Códigos de Guerra (Windtalkers)


Está em cartaz o filme “Códigos de Guerra”, do diretor chinês John Woo, que nos acostumou a um cinema estilizado e próprio, mas que em seu novo filme não inova, decepciona e resvala para o terreno da mesmice.

O argumento do filme até que é interessante!
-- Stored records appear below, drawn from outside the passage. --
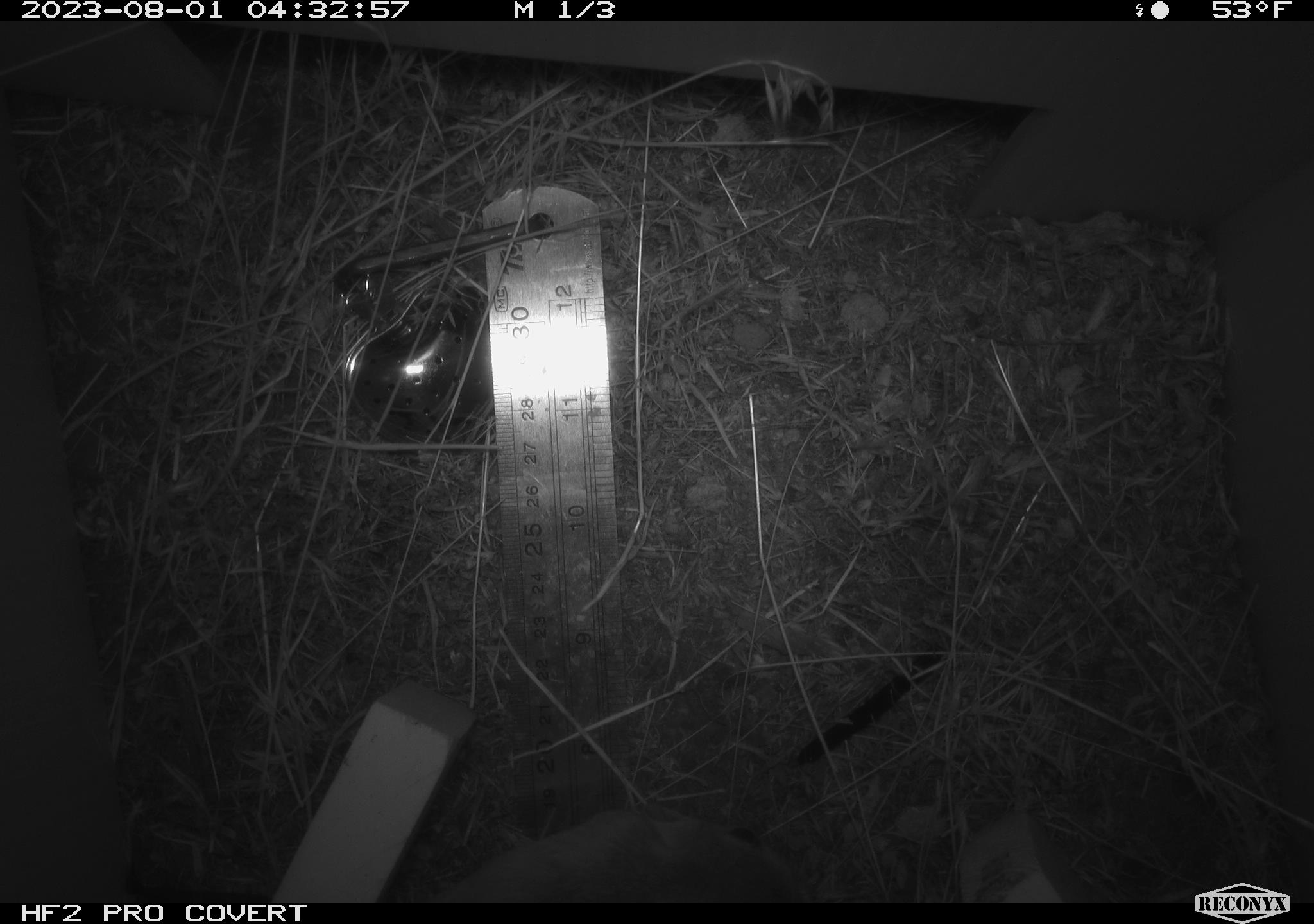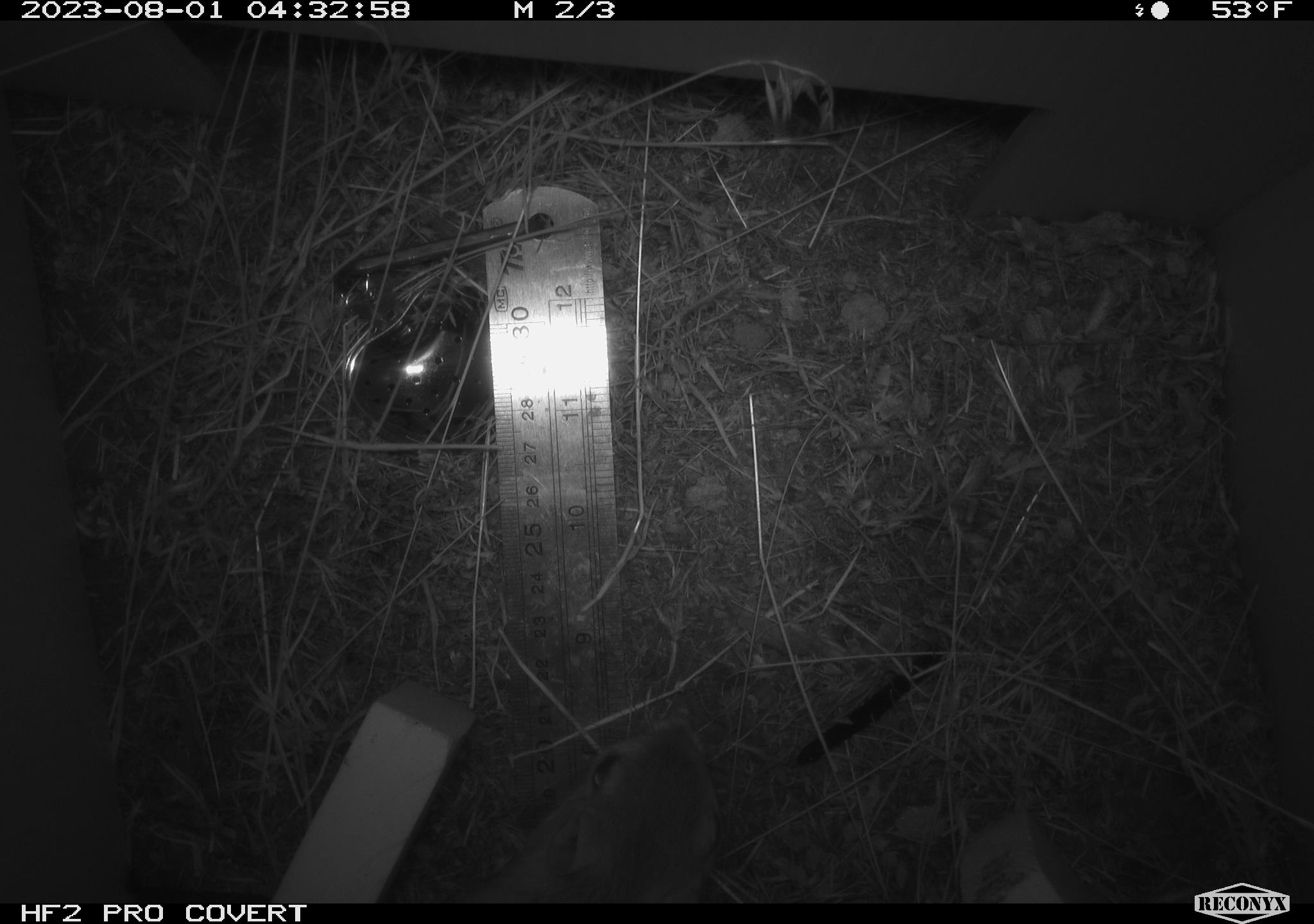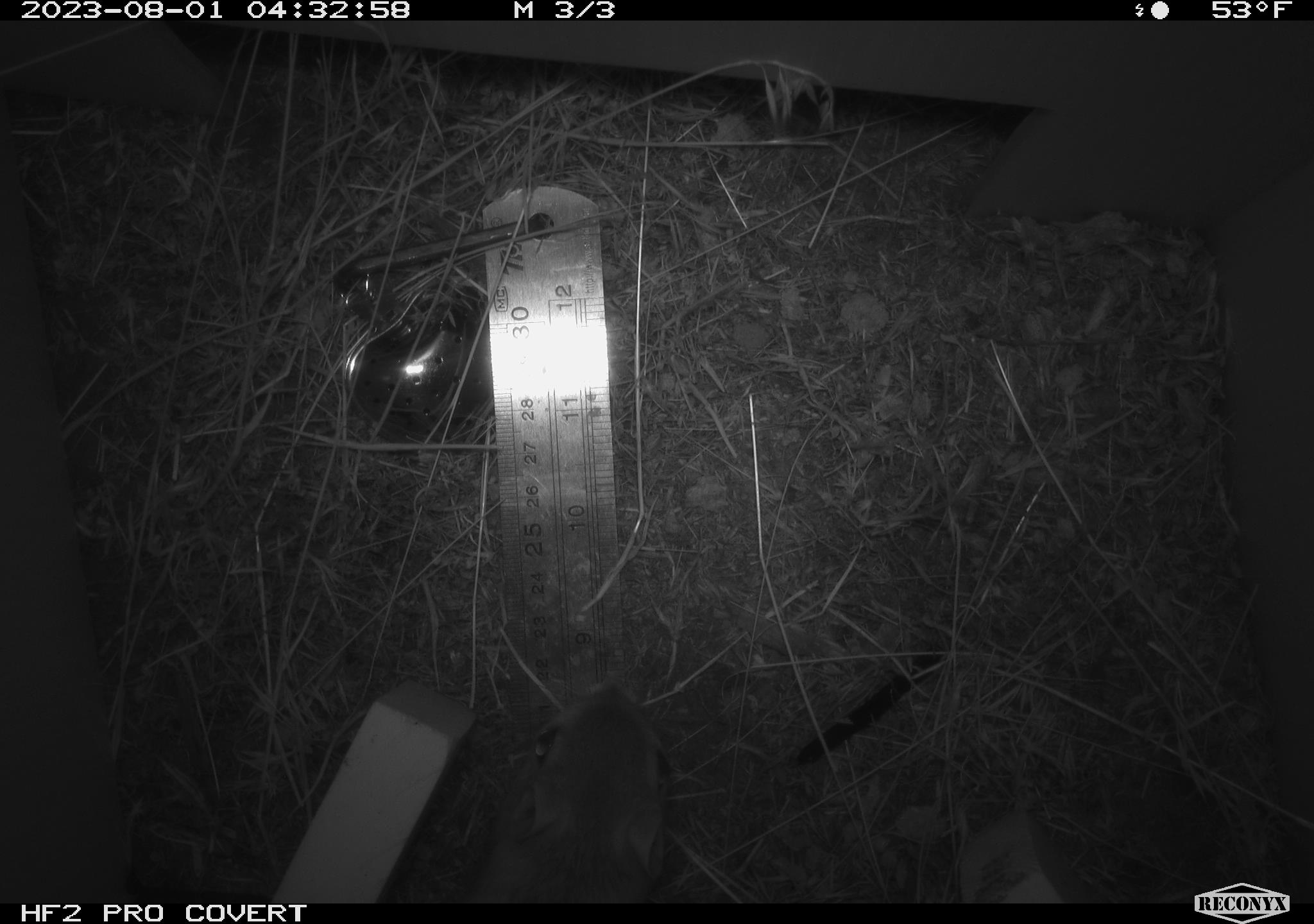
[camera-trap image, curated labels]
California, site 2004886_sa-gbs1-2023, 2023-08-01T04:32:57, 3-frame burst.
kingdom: Animalia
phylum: Chordata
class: Mammalia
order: Rodentia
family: Heteromyidae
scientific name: Heteromyidae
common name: kangaroo rats and pocket mice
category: heteromyidae family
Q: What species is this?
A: Heteromyidae family (kangaroo rats and pocket mice) (Heteromyidae).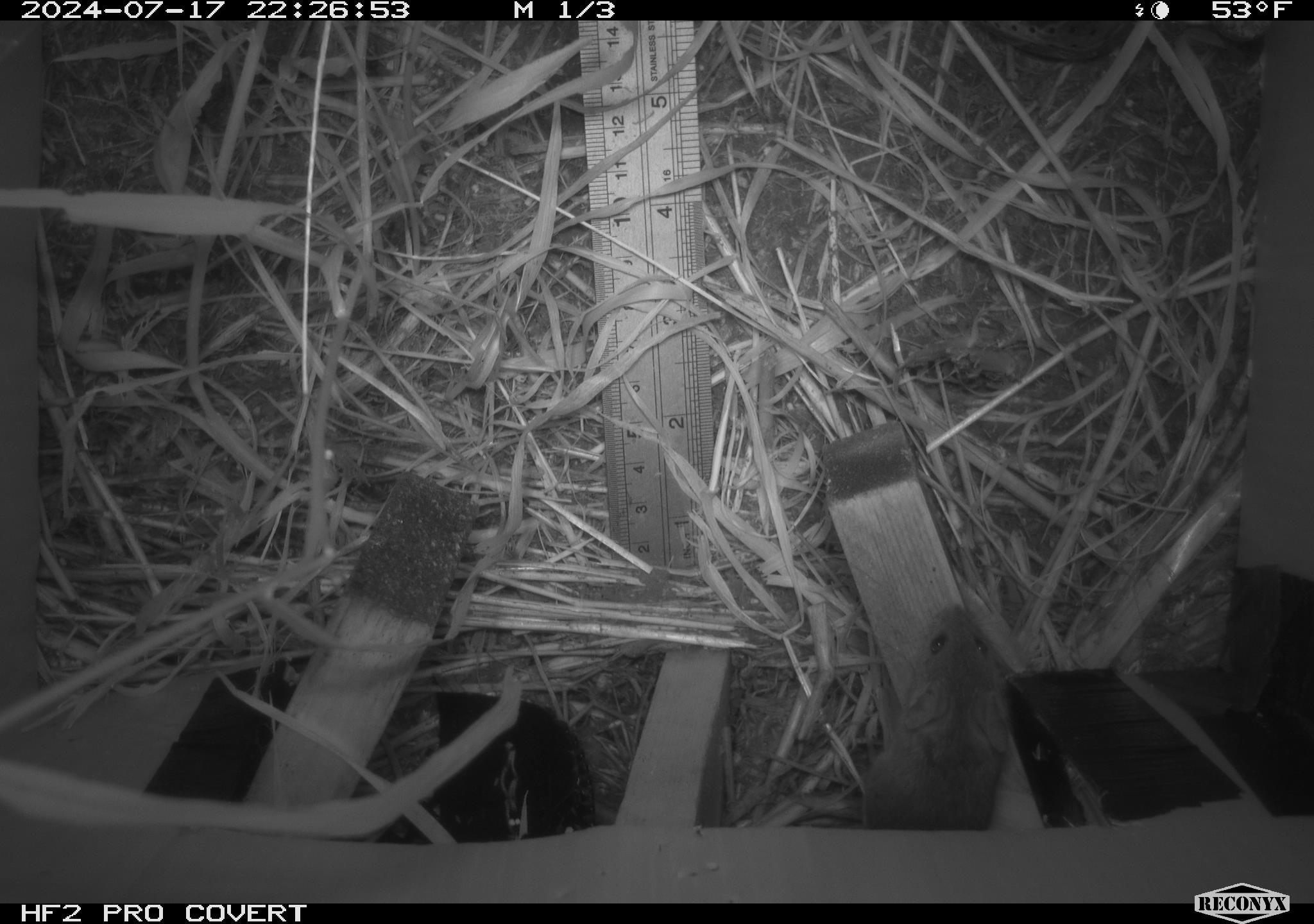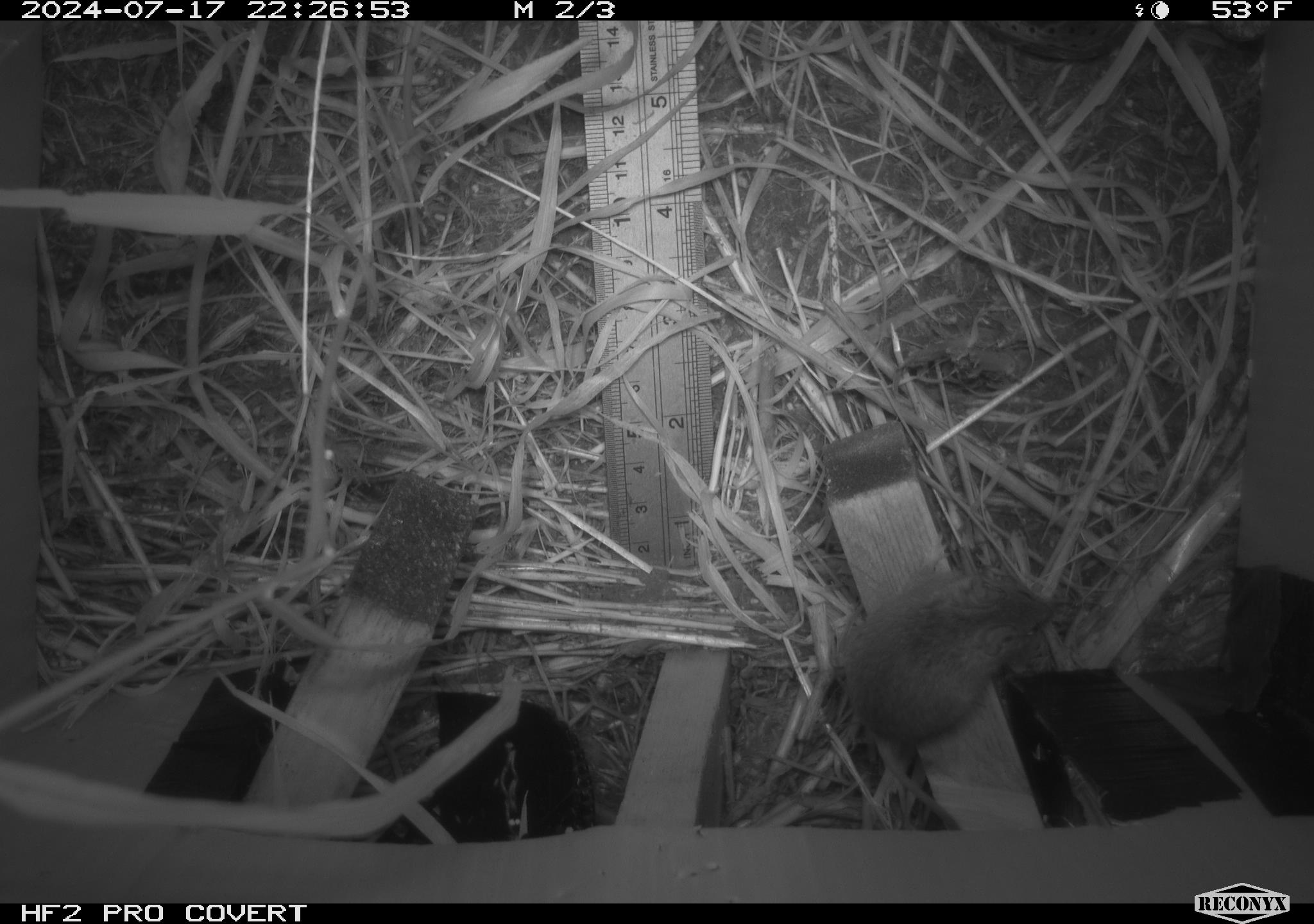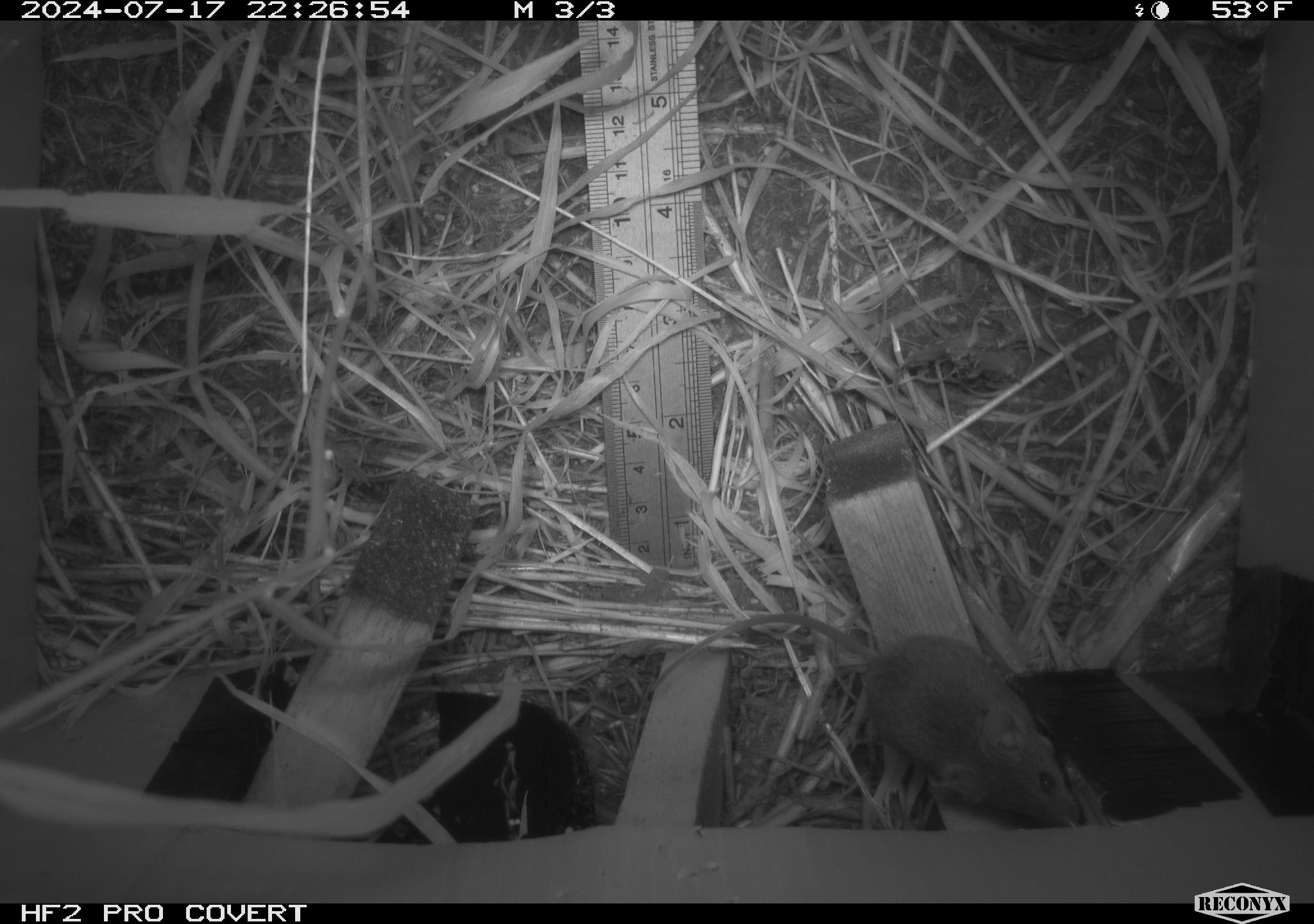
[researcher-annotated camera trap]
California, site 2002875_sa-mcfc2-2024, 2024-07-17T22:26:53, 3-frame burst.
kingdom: Animalia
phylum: Chordata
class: Mammalia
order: Rodentia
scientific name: Rodentia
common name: mouse species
Durante a Segunda Guerra mundial, a marinha americana recruta índios navajos para o corpo de fuzileiros navais, cuja língua nativa, por sua riqueza vocabular, propiciaria uma comunicação codificada entre os vários comandos, evitando assim a interceptação das informações pelos inimigos japoneses.

O elemento antitético do argumento é o dilema moral vivido pelos soldados americanos, que teriam por missão proteger a vida dos seus companheiros soldados navajos, mas que, ante o iminente perigo de captura destes, deveriam matá-los a fim de proteger o código.

Esta idéia, indiscutivelmente plausível, desmorona e cai por terra em função de um roteiro monótono, infeliz e abarrotado de clichês, do tipo “soldado-com-saudades-da-amada-e-dos-momentos-felizes” ou “soldado-que-sonha-após-a-guerra-ter-seu-ranchinho-e-criar-ovelhas”.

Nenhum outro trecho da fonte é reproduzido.